[Supplied passage — start]

I’ve known Anthea Turner a little for a long time and am happy she’s about to marry again after her bankrupt ex, Grant Bovey, ran off with a younger blonde. There is something unconquerable about the former Blue Peter star’s belief in love. A blue badge? No, she deserves a silver one.
 
Liz still luscious 
I am in awe of Liz Hurley, 54, who posted a picture reclining on a faux fur rug looking simply sensational in a Versace dress she first wore in her early 30s. Two decades on and she can still fit into it! Crikey, after self-isolation in lockdown, eating fast food — all right, junk food — in my Sweaty Betty stretch leggings, I can’t fit into a designer dress I wore two months ago!
Liz Hurley, 54, poses in a dress she first wore in her early 20s
Liz Hurley, pictured at the 1999 CFDA awards in the same dress
Left: Liz Hurley, 54, poses in a dress she first wore in her early 20s. Right: Liz Hurley, pictured at the 1999 CFDA awards in the same dress
 
She enjoyed eight years as the First Lady married to President Bill Clinton; four years as Secretary of State; she ran for President herself; and she stood by her man after the Monica Lewinsky affair.

[Supplied passage — finish]
[Material provided — start]

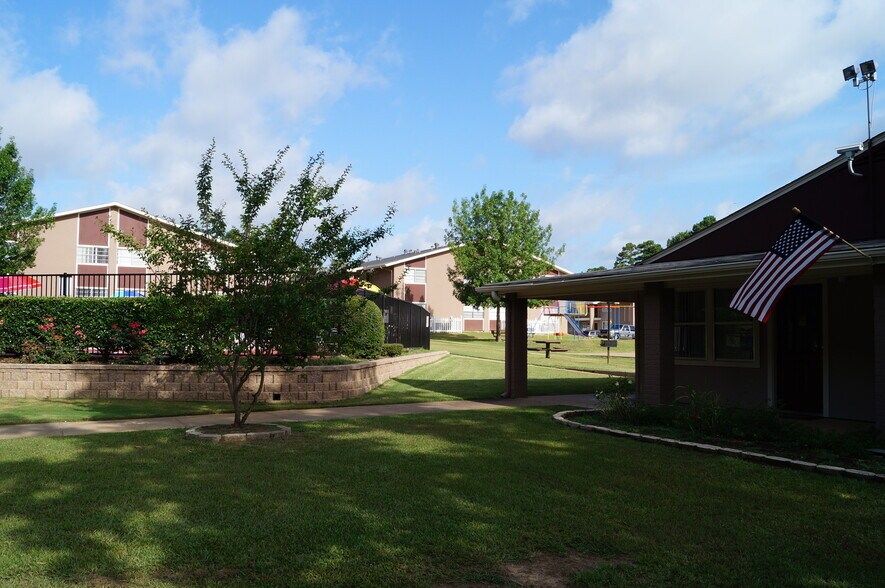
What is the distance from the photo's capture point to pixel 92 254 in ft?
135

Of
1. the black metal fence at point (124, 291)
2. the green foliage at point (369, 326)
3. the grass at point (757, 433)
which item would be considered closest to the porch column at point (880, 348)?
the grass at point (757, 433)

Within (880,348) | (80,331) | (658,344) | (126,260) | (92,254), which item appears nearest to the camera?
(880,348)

[Material provided — finish]
[Material provided — start]

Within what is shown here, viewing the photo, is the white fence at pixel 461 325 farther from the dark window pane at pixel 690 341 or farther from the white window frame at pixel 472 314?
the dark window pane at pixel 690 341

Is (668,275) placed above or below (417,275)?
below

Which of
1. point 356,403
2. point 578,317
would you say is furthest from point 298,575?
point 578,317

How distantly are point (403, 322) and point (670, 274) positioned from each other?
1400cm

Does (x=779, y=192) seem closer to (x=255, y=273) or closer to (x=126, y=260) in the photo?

[Material provided — finish]
[Material provided — start]

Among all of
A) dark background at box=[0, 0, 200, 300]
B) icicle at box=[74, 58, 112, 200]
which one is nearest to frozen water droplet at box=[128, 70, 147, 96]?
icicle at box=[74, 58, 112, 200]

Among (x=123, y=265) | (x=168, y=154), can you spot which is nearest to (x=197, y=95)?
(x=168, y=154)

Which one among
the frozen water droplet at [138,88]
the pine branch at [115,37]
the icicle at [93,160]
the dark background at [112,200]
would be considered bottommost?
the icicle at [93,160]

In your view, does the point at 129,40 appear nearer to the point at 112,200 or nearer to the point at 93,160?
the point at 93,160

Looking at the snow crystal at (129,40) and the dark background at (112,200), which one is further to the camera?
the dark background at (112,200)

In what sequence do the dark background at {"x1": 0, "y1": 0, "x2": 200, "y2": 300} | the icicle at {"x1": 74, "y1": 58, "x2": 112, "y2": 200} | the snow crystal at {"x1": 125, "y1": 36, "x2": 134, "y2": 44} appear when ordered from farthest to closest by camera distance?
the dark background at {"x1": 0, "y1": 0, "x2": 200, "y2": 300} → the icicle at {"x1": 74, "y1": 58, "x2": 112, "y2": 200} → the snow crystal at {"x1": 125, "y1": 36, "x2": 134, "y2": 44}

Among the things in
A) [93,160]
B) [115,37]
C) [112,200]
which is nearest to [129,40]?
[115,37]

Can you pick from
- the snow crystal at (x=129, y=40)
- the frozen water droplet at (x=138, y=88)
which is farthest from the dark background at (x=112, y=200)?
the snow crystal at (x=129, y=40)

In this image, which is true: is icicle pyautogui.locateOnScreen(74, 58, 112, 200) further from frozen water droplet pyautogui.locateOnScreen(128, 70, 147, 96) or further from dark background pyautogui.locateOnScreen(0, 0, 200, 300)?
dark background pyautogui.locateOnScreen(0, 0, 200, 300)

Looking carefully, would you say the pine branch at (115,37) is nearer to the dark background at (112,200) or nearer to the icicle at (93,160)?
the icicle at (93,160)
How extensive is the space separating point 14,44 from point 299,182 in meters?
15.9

[Material provided — finish]

▸ Problem set
1. In the celebrity column, who is the bankrupt ex who ran off with a younger blonde?
2. Can you reproduce the celebrity column starting with "I’ve known Anthea" and going on through "two months ago!", swapping "Versace" for "Dior"?
3. What comes next in the celebrity column after its last sentence? Continue it from there.

▸ Responses by item number
1. Grant Bovey

2.
I’ve known Anthea Turner a little for a long time and am happy she’s about to marry again after her bankrupt ex, Grant Bovey, ran off with a younger blonde. There is something unconquerable about the former Blue Peter star’s belief in love. A blue badge? No, she deserves a silver one.
 
Liz still luscious 
I am in awe of Liz Hurley, 54, who posted a picture reclining on a faux fur rug looking simply sensational in a Dior dress she first wore in her early 30s. Two decades on and she can still fit into it! Crikey, after self-isolation in lockdown, eating fast food — all right, junk food — in my Sweaty Betty stretch leggings, I can’t fit into a designer dress I wore two months ago!

3.
A new novel entitled Rodham by the best-selling author Curtis Sittenfeld poses the question: What if Hillary hadn’t married Bill? To which the answer is: Hillary who? 
 
Corona shout-outs
  • To my pal Kerry who queued in his car for half an hour to get a family pack of KFC on the first day they opened, then dropped it on my doorstep. I am ashamed to say I ate nearly all of it.
  • To Prince Charles for celebrating the nation’s ‘new-found love of gardening’ that has bloomed in lockdown. Like me, Chas is a life-long gardener and I’ve had to make do with last year’s plants as nurseries were shut. Now I can hardly contain my excitement about rooting around in them this weekend.
  • A shout down to the hundreds of people who flocked to my local Hampstead Heath to enjoy the sunshine on Thursday when it reached 82f. No nimbyism here. I don’t begrudge sharing this wooded wilderness and its lakes. I just wish they’d take their dog mess — left in bags — beer cans and pizza boxes home.
 
Some of the viewers addicted to the teenage TV series Normal People about angst and young love say they need subtitles to understand the Irish accents of the actors, especially that of County Kildare-born hunk Paul Mescal. Oh do get over yourselves. Most of the sensational six-hour series is just adolescent slobbering, kissing and copulating — understandable in any language.
 
Pop fan's brave note
Yesterday was the third anniversary of the Manchester Arena bombing, which killed 22 mostly young people at a pop concert.
Services were held throughout the city, and the singer Ariana Grande, who was starring at the arena when the bomb went off, said with feeling: ‘Not a day goes past that this doesn’t affect you and all of us still.’
Those words would chime with Freya Lewis, now 17, who lost her best friend Nell Jones in the blast and suffered terrible injuries herself.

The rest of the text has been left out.